EXERCISE AIM → Find the line that contains "What gap in"; then retype it and each line after it, exactly, through the final line of the data below.
-- Start of RECORDS FOR THE EXERCISE --
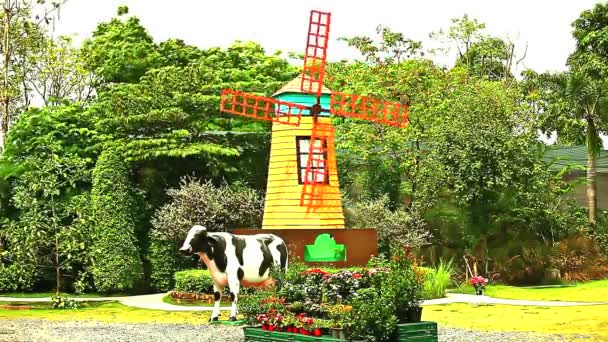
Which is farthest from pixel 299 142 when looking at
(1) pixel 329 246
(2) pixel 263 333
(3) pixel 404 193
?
(2) pixel 263 333

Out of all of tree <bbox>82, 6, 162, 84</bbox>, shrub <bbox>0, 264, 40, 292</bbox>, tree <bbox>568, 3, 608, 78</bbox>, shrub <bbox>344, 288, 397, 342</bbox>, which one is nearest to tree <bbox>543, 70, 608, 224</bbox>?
tree <bbox>568, 3, 608, 78</bbox>

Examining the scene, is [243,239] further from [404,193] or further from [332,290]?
[404,193]

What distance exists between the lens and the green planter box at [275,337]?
1131 cm

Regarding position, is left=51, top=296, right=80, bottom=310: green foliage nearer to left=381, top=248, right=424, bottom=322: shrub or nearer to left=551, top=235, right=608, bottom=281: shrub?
left=381, top=248, right=424, bottom=322: shrub

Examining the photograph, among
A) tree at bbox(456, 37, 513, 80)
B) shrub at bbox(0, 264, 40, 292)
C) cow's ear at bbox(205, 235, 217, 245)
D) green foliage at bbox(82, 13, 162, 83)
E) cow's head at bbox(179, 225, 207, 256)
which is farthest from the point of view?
tree at bbox(456, 37, 513, 80)

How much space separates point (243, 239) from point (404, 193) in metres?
14.0

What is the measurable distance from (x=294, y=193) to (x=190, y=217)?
3.32 metres

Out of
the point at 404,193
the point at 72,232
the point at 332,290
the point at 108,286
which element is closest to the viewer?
the point at 332,290

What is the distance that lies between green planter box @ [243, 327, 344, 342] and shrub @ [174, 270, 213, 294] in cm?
967

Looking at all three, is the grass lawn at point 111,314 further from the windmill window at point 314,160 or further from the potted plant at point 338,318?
the potted plant at point 338,318

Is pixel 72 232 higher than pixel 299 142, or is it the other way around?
pixel 299 142

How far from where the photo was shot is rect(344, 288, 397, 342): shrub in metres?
10.8

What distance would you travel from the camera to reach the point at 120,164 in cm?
2634

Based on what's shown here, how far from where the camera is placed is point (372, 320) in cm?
1083
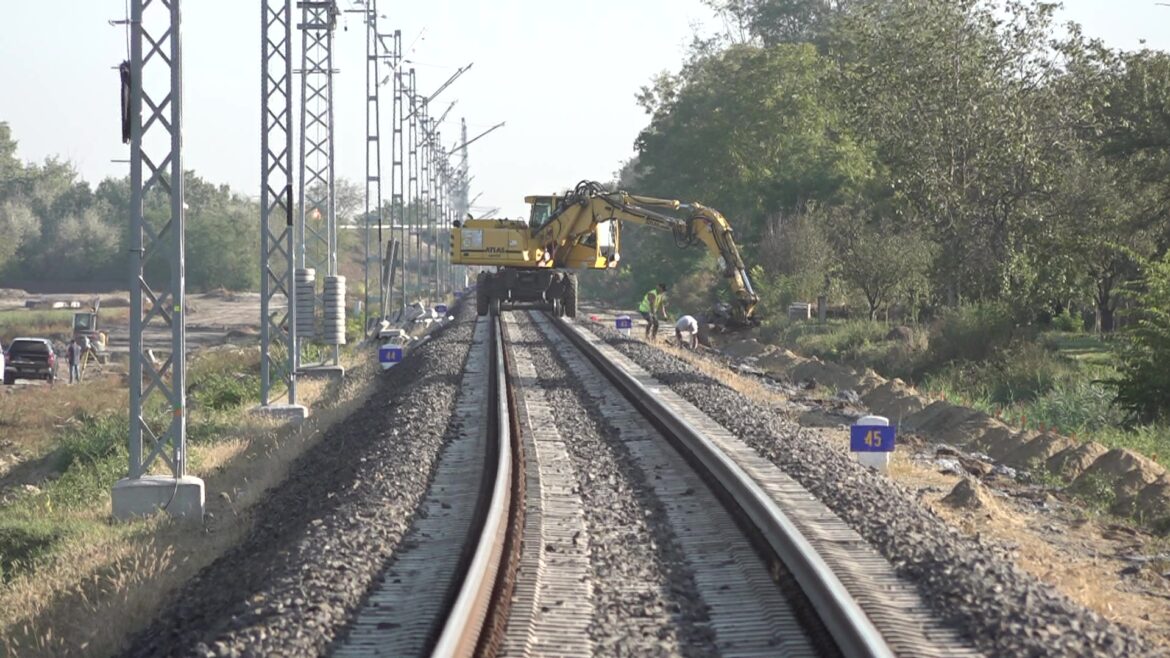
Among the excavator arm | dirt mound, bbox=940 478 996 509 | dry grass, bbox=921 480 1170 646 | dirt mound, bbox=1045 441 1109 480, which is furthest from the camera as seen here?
the excavator arm

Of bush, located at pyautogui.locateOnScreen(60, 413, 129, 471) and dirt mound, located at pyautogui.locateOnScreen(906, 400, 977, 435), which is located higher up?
dirt mound, located at pyautogui.locateOnScreen(906, 400, 977, 435)

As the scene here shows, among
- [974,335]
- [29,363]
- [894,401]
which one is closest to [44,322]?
[29,363]

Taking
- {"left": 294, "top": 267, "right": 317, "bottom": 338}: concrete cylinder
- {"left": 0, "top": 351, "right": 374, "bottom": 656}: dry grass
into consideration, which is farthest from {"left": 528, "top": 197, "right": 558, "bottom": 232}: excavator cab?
{"left": 0, "top": 351, "right": 374, "bottom": 656}: dry grass

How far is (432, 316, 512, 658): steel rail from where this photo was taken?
8.15 metres

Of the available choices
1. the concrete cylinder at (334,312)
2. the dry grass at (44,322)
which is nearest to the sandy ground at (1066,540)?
the concrete cylinder at (334,312)

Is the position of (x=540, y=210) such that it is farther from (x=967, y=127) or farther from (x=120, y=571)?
(x=120, y=571)

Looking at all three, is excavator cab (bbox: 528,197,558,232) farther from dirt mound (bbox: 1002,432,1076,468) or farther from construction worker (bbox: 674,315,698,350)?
dirt mound (bbox: 1002,432,1076,468)

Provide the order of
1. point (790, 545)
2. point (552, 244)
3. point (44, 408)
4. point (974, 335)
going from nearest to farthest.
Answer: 1. point (790, 545)
2. point (974, 335)
3. point (44, 408)
4. point (552, 244)

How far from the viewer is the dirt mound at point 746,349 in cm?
4324

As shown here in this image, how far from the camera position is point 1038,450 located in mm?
19266

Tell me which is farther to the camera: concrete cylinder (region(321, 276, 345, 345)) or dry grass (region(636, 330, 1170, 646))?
concrete cylinder (region(321, 276, 345, 345))

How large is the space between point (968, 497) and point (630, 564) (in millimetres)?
4721

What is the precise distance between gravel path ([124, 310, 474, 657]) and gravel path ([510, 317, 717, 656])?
1.57 m

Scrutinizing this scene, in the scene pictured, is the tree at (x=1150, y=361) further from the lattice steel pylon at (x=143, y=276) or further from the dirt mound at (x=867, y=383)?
the lattice steel pylon at (x=143, y=276)
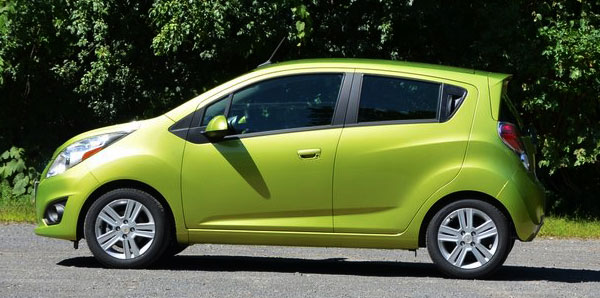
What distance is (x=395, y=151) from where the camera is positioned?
8891 mm

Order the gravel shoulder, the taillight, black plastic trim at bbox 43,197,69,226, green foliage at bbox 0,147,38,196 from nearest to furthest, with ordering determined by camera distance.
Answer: the gravel shoulder < the taillight < black plastic trim at bbox 43,197,69,226 < green foliage at bbox 0,147,38,196

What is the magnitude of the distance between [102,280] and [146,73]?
34.1 feet

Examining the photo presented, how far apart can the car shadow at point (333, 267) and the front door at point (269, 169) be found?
1.76 feet

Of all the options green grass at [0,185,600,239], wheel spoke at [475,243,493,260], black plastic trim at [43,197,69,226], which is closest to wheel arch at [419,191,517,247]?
wheel spoke at [475,243,493,260]

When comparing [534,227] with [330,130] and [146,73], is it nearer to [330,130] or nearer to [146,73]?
[330,130]

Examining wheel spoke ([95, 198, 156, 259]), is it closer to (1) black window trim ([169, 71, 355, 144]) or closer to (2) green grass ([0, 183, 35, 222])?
(1) black window trim ([169, 71, 355, 144])

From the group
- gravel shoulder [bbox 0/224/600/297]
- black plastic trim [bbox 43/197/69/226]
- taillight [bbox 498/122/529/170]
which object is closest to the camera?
gravel shoulder [bbox 0/224/600/297]

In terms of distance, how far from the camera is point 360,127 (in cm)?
897

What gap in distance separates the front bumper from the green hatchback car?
1 cm

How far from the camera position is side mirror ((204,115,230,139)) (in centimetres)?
887

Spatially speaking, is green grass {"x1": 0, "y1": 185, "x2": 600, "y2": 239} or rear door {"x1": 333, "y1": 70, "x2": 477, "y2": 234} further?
green grass {"x1": 0, "y1": 185, "x2": 600, "y2": 239}

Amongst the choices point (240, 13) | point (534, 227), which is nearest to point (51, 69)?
point (240, 13)

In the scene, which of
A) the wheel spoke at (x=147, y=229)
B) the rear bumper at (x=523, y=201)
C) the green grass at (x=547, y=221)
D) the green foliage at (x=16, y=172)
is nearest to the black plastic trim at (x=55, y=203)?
the wheel spoke at (x=147, y=229)

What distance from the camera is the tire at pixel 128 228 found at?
-- End of RECORDS FOR THE EXERCISE --
PROBLEM SOLUTION →
What gap in distance separates the front bumper from the green hatchback car?
1 cm

How far from the camera position is side mirror ((204,115,230,139)) (in centimetres)?
887

Spatially speaking, is green grass {"x1": 0, "y1": 185, "x2": 600, "y2": 239} or rear door {"x1": 333, "y1": 70, "x2": 477, "y2": 234} further?
green grass {"x1": 0, "y1": 185, "x2": 600, "y2": 239}

Amongst the choices point (240, 13) | point (534, 227), which is nearest to point (51, 69)?
point (240, 13)

In the scene, which of
A) the wheel spoke at (x=147, y=229)
B) the rear bumper at (x=523, y=201)
C) the green grass at (x=547, y=221)
D) the green foliage at (x=16, y=172)
is nearest to the black plastic trim at (x=55, y=203)?
the wheel spoke at (x=147, y=229)

What distance from the camera is the tire at pixel 128 228 found at?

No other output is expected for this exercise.